A theme from my many school visits this last fall was that both students and teachers realize we should take or make more time for reflection. We know that authentic reflection starts with being focused on the moment, taking in what lessons we can when we can, be it in a classroom, on the ball field, on a hike, or just a quiet solo interlude. I decided to put that into practice more this year on my Philippines trip than we have in the past, and after just one day it is reaping rewards.
It is a long overnight flight from L.A. to Manila, arriving just after dawn for a 6-hour layover before our short flight south to Dumaguete. We took advantage of the time in the airport to discuss safety, health and cultural issues with the students, but then I asked the group to sit and focus on the moment and start to let go of those things from our real world that will distract us from learning in this new world. The setting will vary each time we stop and focus, but the mantra will be the same.

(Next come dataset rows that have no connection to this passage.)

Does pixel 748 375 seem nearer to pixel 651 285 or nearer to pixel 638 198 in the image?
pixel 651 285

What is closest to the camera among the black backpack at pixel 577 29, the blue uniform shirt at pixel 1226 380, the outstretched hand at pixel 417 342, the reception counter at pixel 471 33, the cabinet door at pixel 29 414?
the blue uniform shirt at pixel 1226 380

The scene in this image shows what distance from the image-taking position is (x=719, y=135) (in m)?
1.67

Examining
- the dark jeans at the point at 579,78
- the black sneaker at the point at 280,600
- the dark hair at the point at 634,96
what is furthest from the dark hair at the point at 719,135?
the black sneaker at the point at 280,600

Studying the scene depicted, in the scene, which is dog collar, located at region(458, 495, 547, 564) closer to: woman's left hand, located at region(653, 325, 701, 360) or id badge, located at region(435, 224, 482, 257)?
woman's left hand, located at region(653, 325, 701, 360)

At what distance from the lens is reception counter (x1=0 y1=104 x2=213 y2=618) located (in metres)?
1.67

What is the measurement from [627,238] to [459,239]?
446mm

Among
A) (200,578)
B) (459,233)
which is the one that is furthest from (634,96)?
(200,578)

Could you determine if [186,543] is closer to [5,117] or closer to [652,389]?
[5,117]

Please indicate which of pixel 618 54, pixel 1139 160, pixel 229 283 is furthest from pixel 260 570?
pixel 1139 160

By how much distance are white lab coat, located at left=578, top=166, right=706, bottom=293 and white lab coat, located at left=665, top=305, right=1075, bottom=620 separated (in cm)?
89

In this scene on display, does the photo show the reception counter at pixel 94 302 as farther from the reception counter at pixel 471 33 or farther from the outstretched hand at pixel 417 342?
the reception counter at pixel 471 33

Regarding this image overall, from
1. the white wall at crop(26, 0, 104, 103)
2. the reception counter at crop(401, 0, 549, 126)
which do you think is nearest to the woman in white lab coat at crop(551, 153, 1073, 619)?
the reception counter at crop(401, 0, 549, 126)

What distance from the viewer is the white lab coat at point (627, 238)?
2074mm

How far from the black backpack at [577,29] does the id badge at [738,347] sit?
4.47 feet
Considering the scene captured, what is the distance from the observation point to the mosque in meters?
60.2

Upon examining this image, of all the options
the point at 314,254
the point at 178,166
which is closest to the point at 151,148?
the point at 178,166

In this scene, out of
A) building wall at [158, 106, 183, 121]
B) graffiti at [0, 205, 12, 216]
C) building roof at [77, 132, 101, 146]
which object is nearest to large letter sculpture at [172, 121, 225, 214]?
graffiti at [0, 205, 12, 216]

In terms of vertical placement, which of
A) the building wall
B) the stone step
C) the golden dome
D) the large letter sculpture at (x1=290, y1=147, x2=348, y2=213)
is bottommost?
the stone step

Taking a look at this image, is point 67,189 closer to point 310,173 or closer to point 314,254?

We felt the hard tile floor underneath us and the cool air conditioning. We listened to the buzz of the departures hall, smelled the food court, and felt our full stomachs. We let our minds wander back to driving fast on the freeway to get to LAX just a day before and to saying goodbye to our families, and then we let those thoughts of yesterday and elsewhere fall away. They are not gone; they are just not mastering our thoughts. A few students shared what flowed in in those short moments: one said that “when we arrived this morning it felt like a weight had been lifted and the lights seemed brighter somehow.”
Last night after we had settled into dinner at a long table under thatch roof with the sound of small waves lapping the seawall just off the edge of the darkness, one of the students on her own started “high-low”, telling her high and low moments of the day, and then passing it off to another student to do the same. I didn’t hear most of the reflections, which doesn’t matter much.
Today as we head up into the mountains just a few miles from town, we will stop and focus again, this time with rich volcanic soil under our feet, the sound of small farms or children running up the road, and hopefully as we practice this a few times a day over the next two weeks we will all become better at centering in the moment and these marvelous reflections will stick with us the better for it.